EXCERPT TO READ –
------------

Partnership with ABN AMRO Bank N.V.

      In 1998, our subsidiary Interface Europe B.V. formed a partnership with ABN AMRO Bank N.V. in the Netherlands for the purpose of developing an office building and warehouse facility in Scherpenzeel. Recourse against Interface Europe is limited to the amount of its investment in the partnership, which is approximately $1.0 million. Upon completion of the office building and warehouse facility, the partnership leased those facilities to Interface Europe and Interface International B.V. (which is a subsidiary of Interface Europe). At the expiration of the lease, Interface Europe and Interface International will have the option to purchase the facilities from the partnership at fair market value.

Recent Accounting Pronouncements

      In December 2003, the FASB issued a revision to SFAS No. 132, “Employers’ Disclosures about Pensions and Other Postretirement Benefits.” This statement does not change the measurement or recognition aspects for pensions and other post-retirement benefit plans; however, it does revise employers’ disclosures to include more information about the plan assets, obligations to pay benefits and funding obligations. SFAS 132, as revised, is generally effective for financial statements with fiscal years ending after December 15, 2003. Certain additional disclosures applicable to foreign defined benefit plans are effective for fiscal years ending after June 15, 2004. We have adopted the required provisions of SFAS No. 132, as revised, and have deferred adopting those additional required disclosures relating to our foreign plans. The adoption of the required provisions of SFAS 132, as revised, did not have a material effect on our consolidated financial statements. The adoption of the disclosures related to our foreign defined benefit plans are not expected to have a material effect on our consolidated financial statements.

      In May 2003, the FASB issued SFAS No. 150, “Accounting for Certain Financial Instruments with Characteristics of both Liabilities and Equity.” SFAS No. 150 clarifies the definition of a liability as currently defined in FASB Concepts Statement No. 6, “Elements of Financial Statements,” as well as other planned revisions. This statement requires a financial instrument that embodies an obligation of an issuer to be classified as a liability. In addition, the statement establishes standards for the initial and subsequent measurement of these financial instruments and disclosure requirements. SFAS 150 is effective for financial instruments entered into or modified after May 31, 2003 and for all other matters, is effective at the beginning of the first interim period beginning after June 15, 2003. The adoption of SFAS 150 did not have a material effect on our financial position or results of operations.

------------

DIRECTIONS FOR THIS TASK – Carry on the excerpt about the ABN AMRO partnership and recent accounting pronouncements, picking up after its final sentence.

------------

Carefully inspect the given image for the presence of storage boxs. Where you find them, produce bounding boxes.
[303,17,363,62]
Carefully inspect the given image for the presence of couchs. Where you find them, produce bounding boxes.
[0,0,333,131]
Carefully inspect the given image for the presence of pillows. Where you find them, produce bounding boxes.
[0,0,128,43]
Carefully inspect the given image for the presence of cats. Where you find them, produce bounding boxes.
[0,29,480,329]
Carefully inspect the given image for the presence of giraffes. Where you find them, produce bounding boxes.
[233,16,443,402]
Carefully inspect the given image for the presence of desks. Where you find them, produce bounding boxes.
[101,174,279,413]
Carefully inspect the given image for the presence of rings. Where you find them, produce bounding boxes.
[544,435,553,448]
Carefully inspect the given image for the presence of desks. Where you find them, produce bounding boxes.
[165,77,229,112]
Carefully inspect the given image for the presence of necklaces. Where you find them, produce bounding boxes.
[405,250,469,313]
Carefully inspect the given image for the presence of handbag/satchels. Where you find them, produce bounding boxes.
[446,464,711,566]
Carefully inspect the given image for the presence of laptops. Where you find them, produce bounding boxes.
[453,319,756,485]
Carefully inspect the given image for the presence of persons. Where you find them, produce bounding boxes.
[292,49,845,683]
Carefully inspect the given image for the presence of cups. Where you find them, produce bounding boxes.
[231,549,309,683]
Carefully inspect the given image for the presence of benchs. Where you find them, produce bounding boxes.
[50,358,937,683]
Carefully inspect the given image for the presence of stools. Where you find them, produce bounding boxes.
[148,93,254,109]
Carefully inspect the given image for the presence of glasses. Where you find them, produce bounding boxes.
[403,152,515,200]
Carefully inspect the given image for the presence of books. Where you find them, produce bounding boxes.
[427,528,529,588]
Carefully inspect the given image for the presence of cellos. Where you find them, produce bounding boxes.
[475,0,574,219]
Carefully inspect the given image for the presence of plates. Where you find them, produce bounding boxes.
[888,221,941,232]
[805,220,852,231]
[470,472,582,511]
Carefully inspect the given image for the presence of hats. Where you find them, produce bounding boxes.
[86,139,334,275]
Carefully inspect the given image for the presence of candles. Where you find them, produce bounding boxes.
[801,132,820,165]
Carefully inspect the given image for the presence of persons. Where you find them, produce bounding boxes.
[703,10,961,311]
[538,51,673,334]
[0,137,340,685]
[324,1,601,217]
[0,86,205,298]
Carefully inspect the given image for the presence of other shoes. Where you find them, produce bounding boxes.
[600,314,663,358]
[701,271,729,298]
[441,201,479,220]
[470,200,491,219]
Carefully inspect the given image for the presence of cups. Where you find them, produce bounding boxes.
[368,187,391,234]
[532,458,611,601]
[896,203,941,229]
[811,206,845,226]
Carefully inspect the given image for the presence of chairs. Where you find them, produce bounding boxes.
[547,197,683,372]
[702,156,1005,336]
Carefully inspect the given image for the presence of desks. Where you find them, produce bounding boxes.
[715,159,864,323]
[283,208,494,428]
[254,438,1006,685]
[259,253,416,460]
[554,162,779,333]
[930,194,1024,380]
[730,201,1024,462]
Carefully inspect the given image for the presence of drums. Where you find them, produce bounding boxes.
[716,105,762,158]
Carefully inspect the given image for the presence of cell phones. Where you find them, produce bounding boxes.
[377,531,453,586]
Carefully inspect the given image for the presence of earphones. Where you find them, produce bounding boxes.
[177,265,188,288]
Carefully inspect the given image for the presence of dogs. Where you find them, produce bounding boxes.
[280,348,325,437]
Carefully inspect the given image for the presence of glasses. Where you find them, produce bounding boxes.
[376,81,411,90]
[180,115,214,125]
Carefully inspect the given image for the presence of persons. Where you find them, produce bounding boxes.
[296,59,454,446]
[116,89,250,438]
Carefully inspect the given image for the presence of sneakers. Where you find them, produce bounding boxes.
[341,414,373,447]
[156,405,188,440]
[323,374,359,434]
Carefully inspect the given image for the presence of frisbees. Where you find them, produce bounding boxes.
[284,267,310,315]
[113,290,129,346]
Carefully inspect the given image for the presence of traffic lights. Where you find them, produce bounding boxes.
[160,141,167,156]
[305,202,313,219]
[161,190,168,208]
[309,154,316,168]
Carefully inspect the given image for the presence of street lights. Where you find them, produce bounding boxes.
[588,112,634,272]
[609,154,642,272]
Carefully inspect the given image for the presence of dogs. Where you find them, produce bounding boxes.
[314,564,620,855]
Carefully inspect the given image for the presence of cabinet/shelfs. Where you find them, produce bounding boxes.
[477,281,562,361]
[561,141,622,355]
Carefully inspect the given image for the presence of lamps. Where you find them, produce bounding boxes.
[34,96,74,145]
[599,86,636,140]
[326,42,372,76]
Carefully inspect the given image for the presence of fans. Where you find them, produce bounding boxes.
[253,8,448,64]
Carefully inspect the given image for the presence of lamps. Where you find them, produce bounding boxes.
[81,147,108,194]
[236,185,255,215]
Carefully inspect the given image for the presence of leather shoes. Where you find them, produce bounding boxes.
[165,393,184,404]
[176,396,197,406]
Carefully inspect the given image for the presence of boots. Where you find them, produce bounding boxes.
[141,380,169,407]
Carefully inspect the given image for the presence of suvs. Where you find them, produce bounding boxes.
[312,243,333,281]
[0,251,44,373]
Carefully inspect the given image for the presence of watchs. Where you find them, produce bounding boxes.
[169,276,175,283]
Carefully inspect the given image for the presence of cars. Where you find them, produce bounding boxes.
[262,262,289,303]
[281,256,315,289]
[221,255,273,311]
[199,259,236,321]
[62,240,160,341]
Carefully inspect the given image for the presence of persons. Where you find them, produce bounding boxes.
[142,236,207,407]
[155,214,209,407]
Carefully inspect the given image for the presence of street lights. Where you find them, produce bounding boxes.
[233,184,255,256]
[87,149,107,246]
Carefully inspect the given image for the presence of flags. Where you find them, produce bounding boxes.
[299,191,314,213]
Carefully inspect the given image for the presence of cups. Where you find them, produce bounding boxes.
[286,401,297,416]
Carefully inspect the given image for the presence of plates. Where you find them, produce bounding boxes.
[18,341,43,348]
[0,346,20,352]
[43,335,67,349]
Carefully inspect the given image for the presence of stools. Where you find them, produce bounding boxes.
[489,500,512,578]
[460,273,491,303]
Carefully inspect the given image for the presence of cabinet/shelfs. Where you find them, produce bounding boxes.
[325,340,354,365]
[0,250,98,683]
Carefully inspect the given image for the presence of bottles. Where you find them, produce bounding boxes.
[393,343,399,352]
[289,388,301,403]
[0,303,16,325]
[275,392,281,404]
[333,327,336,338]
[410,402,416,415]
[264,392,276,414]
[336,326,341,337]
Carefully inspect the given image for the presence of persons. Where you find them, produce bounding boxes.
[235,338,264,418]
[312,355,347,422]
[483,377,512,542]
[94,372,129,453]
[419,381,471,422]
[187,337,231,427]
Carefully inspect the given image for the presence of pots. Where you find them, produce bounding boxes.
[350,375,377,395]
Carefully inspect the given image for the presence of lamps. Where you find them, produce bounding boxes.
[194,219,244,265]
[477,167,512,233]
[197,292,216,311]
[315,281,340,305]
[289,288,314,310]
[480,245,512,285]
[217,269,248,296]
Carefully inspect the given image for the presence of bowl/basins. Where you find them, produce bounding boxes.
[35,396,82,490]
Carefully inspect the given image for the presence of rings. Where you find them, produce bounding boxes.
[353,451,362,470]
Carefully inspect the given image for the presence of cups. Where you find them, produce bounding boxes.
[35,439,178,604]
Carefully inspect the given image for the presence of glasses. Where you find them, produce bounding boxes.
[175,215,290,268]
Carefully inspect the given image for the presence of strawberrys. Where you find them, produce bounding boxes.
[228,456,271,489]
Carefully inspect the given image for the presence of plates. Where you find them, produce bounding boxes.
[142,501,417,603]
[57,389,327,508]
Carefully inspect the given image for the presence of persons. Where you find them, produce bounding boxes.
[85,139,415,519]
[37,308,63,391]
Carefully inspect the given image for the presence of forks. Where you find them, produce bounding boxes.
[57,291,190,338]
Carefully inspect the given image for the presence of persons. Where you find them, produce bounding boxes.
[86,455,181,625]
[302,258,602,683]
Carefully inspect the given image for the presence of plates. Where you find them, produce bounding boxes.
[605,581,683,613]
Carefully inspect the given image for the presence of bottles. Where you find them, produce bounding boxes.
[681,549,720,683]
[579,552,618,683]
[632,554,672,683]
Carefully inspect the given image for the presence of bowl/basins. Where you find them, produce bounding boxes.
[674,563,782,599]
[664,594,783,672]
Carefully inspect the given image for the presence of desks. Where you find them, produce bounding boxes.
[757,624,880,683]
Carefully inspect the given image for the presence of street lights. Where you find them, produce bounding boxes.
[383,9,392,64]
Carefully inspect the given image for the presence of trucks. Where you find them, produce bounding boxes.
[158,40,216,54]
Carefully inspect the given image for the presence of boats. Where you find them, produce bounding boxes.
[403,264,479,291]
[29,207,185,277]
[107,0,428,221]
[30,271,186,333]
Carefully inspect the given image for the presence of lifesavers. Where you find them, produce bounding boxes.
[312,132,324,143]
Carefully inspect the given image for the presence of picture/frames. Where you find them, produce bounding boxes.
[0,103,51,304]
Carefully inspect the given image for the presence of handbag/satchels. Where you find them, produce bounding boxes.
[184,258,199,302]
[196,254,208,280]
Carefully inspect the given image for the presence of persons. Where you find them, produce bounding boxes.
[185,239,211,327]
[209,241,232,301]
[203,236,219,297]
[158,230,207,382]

------------

REPLY –
      In April 2003, the FASB issued SFAS No. 149, “Amendment of Statement 133 on Derivative Instruments and Hedging Activities.” SFAS No. 149 amends SFAS No. 133 for decisions made by the FASB’s Derivatives Implementation Group, other FASB projects dealing with financial instruments, and in response to implementation issues raised in relation to the application of the definition of a derivative. This statement is generally effective for contracts entered into or modified after June 30, 2003 and for hedging relationships designated after June 30, 2003. The adoption of SFAS 149 did not have a material effect on our financial position or results of operations.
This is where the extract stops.